* ИСХОДНЫЙ ТЕКСТ:

----------

Л. К. ЧУКОВСКАЯ. Записки об Анне Ахматовой. 1963–1966. Стр. 112

Однако посему ей надо от Бродского отдалиться. Якобы чтобы не вредить далее ему. Ну и себе спокойнее.

Мне довелось записывать на пленку многих литераторов. Но кажется, с того памятного дня, когда я однажды записывал Анну Ахматову, мне уже никогда не приходилось иметь дело с поэтом, который бы так ясно представлял себе, что читает стихи не только собеседнику, кто сейчас сидит перед ним с микрофоном – но читает для многих будущих поколений. Чувство будущих читателей было у Ахматовой очень сильно.

Л. А. ШИЛОВ. Звучащие тексты Ахматовой. Стр. 231

Среди ивняка, без каких-либо признаков причала, нас ждал кто-нибудь из семьи на тупоносой плоскодонной лодке. Однажды, провожая Ахматову, я как-то не успел вовремя подать ей руку помощи, и она, выходя на крутой бережок, чуть-чуть оступилась; на лице ее мелькнула на секунду тень испуга, но я уловил, что Ахматова испугалась не падения, а возможности оказаться в смешном положении. Подобной возможности она допустить не могла.

С. В. ШЕРВИНСКИЙ. Анна Ахматова в ракурсе быта. Стр. 282

Она считает, что ее великую жизнь все рассматривают в телескоп.

Бедный мой разводик! Думал ли он, что ему будет такая честь, что через сорок лет он будет выглядеть как мировой скандальный процесс.

Анна АХМАТОВА. Ахматова и борьба с ней. Стр. 242

Да полно! Никто его не считал мировым скандальным процессом – никто.

Анна Андреевна: Мне позвонил Сурков. <…> Я у него спросила: можно ли будет мне из Англии съездить в Париж? «Да, – ответил он, – я видел ваше имя в списке, составленном Триоле». <…> При свидании я ему объясню: я могу быть гостьей Франции, но не Триолешки».

Л. К. ЧУКОВСКАЯ. Записки об Анне Ахматовой. 1963–1966. Стр. 271

«Грубость апокалипсическая! Секретарша называет меня Анной Михайловной. <…> Эта баба прислала мне письмо с надписью на конверте: «А. Ахматовой». Я этот конверт храню».

Л. К. ЧУКОВСКАЯ. Записки об Анне Ахматовой. 1952–1962. Стр. 55–56

 
А если когда-нибудь в этой стране
Воздвигнуть задумают памятник мне.
 

Эпилог «Реквиема». Это совсем противоположный смысл, чем «…я памятник себе воздвиг нерукотворный».

<…> Созерцание своей живой еще славы, сознание своей силы и укрепили в Анне Андреевне ее гордыню, <…> это было обоснованное, <…> но все же более, чем хотелось бы, подчеркнутое чувство своей значительности. <…> Разговаривать с нею о литературе и о чем угодно всегда было интересно и приятно, но нередко как-то невольно она направляла беседу к темам, касающимся ее лично – ее поэзии или ее жизни <…>.

----------

* ВЫДЕРЖКА ИЗ ДАННЫХ:
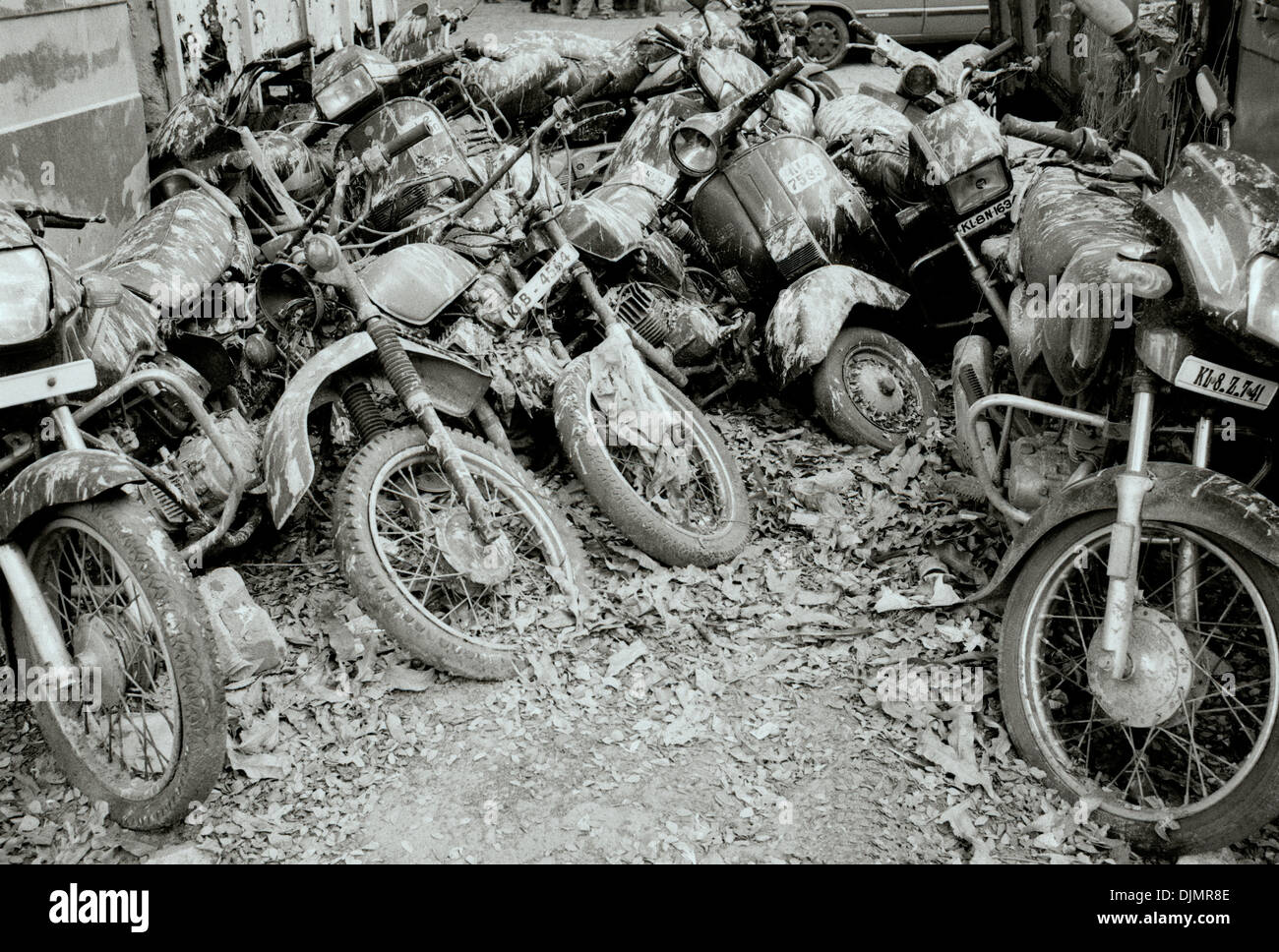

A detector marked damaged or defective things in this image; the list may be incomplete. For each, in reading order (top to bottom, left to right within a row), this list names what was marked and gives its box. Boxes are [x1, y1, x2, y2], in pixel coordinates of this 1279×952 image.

rusty metal panel [0, 0, 150, 266]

----------

* ЗАДАНИЯ К ТЕКСТУ:
1/ В тексте об Анне Ахматовой описано, как она оступилась, выходя из лодки на крутой берег. Поясните, что в тот момент её испугало.
2/ Перепишите из текста об Анне Ахматовой фрагмент от слов «Л. К. ЧУКОВСКАЯ. Записки об Анне Ахматовой. 1963–1966. Стр. 112» до слов «Ахматовой очень сильно.» включительно.

* ОТВЕТЫ:
1/ Ахматова испугалась не падения, а того, что может оказаться в смешном положении. Такой возможности она допустить не могла.

2/
Л. К. ЧУКОВСКАЯ. Записки об Анне Ахматовой. 1963–1966. Стр. 112

Однако посему ей надо от Бродского отдалиться. Якобы чтобы не вредить далее ему. Ну и себе спокойнее.

Мне довелось записывать на пленку многих литераторов. Но кажется, с того памятного дня, когда я однажды записывал Анну Ахматову, мне уже никогда не приходилось иметь дело с поэтом, который бы так ясно представлял себе, что читает стихи не только собеседнику, кто сейчас сидит перед ним с микрофоном – но читает для многих будущих поколений. Чувство будущих читателей было у Ахматовой очень сильно.